**** SELECTED EXTRACT ****

Taylor Phinney is an unusual figure in cycling, known as much for his personality as his accomplishments on the bike. He's the son of two Olympians, including the first American to win a road stage at the Tour de France, and he got into the sport with big expectations. He lived up to those expectations early on in his career, becoming an Olympian himself at age 18 in Beijing. Later a crash -- at 60 miles an hour during a race -- left him with a fractured leg that required surgery. A doctor told Phinney he might never run again. After a lot of rehabilitation, Phinney finally finished his first Tour de France last month.
He came in near the bottom, but just finishing one of the world's most grueling sporting events was a big accomplishment in Phinney's comeback, and he briefly captured the jersey for the race's best mountain climber. But Phinney's personality really shone off the bike, on Instagram and in tour diaries he recorded for NBC. In one, he walks down the team bus naked and introduces each of his teammates with a funny anecdote or nickname, like when he calls the Tour's second place finisher, Rigoberto Uran, the "Colombian Justin Bieber."

**** EXTRACTED INFORMATION ****

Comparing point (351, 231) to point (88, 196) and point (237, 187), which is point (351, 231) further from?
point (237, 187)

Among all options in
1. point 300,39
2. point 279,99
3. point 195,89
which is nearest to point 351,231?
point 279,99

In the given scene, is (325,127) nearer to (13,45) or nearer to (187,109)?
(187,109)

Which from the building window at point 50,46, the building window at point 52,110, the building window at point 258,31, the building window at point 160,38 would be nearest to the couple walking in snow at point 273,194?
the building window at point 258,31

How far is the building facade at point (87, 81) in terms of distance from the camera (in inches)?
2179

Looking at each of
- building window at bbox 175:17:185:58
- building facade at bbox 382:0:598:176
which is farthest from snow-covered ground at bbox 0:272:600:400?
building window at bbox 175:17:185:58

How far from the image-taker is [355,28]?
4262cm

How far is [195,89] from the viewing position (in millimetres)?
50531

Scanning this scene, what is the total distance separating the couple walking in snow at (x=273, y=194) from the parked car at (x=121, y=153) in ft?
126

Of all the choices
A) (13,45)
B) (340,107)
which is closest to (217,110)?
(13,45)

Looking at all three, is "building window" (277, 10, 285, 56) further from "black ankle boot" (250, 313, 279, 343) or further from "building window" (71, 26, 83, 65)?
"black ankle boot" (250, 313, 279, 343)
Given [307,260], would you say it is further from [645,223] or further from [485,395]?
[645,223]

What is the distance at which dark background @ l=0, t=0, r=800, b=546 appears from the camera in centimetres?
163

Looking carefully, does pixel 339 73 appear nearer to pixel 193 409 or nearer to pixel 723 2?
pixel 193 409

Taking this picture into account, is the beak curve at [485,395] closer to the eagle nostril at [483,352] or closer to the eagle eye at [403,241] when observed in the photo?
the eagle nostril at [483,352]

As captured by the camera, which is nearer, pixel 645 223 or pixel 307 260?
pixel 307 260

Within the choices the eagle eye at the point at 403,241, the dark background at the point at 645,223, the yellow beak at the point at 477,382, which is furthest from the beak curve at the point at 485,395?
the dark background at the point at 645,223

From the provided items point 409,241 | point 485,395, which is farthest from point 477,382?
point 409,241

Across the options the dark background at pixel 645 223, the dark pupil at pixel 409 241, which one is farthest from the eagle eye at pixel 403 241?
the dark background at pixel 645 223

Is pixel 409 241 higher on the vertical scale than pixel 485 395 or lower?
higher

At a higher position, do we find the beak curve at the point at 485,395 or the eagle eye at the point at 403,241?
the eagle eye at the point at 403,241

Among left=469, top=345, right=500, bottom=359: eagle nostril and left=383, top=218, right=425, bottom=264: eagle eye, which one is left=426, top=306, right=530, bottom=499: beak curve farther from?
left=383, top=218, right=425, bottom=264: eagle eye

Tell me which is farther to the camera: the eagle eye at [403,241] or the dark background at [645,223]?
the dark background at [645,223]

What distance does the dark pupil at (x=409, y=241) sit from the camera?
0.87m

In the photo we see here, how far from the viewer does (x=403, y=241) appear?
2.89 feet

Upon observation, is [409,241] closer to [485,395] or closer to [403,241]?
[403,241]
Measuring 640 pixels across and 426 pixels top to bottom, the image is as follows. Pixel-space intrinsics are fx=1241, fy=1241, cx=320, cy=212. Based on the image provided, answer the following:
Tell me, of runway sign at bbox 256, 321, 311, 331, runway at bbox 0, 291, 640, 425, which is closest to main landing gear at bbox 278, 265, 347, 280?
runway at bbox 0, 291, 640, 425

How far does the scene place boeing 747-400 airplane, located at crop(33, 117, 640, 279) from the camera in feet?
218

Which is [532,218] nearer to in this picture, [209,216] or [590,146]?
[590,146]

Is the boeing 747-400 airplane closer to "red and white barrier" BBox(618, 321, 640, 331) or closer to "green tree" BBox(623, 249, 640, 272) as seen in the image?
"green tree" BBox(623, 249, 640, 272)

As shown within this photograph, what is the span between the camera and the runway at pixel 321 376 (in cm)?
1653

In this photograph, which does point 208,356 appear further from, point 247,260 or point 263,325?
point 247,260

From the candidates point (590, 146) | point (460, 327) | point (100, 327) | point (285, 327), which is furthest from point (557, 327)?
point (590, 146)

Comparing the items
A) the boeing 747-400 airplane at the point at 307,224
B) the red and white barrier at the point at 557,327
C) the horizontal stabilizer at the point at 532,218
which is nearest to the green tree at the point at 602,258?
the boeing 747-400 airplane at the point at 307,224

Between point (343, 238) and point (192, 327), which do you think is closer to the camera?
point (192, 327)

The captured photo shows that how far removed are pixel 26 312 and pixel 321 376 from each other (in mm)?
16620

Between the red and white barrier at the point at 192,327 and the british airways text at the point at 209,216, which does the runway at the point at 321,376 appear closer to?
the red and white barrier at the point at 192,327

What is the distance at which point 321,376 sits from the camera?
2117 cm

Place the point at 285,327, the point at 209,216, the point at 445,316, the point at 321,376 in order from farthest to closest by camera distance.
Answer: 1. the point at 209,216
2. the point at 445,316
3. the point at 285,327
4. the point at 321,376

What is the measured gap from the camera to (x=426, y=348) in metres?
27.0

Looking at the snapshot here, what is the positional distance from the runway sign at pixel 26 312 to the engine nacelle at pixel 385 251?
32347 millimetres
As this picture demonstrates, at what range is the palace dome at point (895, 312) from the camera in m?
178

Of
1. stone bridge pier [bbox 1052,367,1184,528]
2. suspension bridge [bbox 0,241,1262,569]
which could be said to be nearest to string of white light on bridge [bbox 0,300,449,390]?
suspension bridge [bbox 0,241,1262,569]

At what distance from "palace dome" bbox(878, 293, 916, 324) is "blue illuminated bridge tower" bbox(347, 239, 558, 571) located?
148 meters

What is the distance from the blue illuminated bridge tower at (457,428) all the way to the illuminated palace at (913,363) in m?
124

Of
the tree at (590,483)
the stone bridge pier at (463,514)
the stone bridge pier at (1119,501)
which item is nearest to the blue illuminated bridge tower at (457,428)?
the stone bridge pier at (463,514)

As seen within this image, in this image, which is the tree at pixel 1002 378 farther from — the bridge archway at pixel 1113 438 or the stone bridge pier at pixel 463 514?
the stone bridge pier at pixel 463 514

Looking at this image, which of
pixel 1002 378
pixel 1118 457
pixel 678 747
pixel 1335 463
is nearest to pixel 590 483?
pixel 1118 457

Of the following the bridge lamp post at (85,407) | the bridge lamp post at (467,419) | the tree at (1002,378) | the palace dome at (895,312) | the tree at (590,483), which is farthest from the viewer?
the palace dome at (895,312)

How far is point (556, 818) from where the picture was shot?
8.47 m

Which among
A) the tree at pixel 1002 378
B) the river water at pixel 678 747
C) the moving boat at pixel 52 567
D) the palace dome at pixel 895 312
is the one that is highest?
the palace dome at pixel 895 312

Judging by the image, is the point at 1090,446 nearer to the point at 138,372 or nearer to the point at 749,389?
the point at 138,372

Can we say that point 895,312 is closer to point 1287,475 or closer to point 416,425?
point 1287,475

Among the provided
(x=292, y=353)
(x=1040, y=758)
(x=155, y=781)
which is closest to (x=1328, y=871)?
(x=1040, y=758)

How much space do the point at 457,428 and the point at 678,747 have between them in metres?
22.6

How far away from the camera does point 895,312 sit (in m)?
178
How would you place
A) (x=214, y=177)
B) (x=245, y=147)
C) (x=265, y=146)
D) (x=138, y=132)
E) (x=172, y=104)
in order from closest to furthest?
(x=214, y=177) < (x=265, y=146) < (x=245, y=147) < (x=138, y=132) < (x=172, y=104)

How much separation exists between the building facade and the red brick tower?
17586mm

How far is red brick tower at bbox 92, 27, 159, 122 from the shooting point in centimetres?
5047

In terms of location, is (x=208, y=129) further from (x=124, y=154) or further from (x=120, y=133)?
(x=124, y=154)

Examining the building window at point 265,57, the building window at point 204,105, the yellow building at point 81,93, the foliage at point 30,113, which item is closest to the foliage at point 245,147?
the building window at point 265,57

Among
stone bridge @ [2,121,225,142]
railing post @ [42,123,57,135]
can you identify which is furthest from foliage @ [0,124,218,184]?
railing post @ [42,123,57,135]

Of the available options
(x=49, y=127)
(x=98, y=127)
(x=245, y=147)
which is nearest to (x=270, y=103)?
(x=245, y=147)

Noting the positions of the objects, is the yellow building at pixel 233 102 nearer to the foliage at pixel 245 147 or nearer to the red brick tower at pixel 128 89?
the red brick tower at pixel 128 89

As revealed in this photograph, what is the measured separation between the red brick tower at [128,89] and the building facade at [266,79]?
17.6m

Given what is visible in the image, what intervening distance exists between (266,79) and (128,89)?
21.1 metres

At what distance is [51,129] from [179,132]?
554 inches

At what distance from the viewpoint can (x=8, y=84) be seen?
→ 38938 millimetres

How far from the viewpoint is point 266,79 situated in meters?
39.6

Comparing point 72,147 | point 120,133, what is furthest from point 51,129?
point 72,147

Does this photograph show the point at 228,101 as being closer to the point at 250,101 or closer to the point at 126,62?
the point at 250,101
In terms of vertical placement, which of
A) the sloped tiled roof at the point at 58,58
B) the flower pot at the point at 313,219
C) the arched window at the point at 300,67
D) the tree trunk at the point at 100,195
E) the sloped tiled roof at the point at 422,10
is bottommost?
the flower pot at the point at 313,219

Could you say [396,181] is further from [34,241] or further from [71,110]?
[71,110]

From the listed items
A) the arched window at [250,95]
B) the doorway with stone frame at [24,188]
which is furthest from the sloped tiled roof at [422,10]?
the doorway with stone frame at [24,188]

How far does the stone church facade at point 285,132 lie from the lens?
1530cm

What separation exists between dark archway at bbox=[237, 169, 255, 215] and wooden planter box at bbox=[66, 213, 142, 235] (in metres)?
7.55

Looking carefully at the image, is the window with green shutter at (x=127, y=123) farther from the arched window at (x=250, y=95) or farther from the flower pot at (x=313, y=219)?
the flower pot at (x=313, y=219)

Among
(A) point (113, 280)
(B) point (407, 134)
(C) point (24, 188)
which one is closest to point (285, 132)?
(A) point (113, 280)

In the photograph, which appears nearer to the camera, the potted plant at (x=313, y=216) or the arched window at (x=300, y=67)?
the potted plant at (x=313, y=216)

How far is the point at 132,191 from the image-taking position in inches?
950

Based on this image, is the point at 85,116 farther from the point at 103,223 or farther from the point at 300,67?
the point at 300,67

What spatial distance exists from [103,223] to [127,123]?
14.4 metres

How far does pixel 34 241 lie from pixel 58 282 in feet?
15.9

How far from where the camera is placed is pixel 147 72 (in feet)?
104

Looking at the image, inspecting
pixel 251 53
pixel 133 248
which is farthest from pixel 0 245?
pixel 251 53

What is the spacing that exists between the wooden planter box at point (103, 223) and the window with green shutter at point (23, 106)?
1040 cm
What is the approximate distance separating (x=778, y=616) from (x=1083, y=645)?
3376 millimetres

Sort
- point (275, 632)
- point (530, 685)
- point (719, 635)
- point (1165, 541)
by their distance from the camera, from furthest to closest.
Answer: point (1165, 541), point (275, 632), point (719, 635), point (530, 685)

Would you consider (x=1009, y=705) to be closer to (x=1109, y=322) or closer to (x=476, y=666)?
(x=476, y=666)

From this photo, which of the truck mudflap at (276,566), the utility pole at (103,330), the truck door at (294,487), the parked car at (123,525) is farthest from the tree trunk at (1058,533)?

****

[ACTIVITY] In the text about Taylor Phinney above, rewrite the paragraph that begins "Taylor Phinney is an unusual figure" as a short bulleted list that keeps its main facts.

[TASK RESPONSE]
- Taylor Phinney stands out in cycling as much for his personality as for his results.
- He is the son of two Olympians, one of them the first American to win a road stage at the Tour de France, and he entered the sport facing big expectations.
- He met them early, becoming an Olympian himself at 18 in Beijing.
- A 60-mile-an-hour crash during a race later fractured his leg, which needed surgery, and a doctor said he might never run again.
- After extensive rehabilitation, he finished his first Tour de France last month.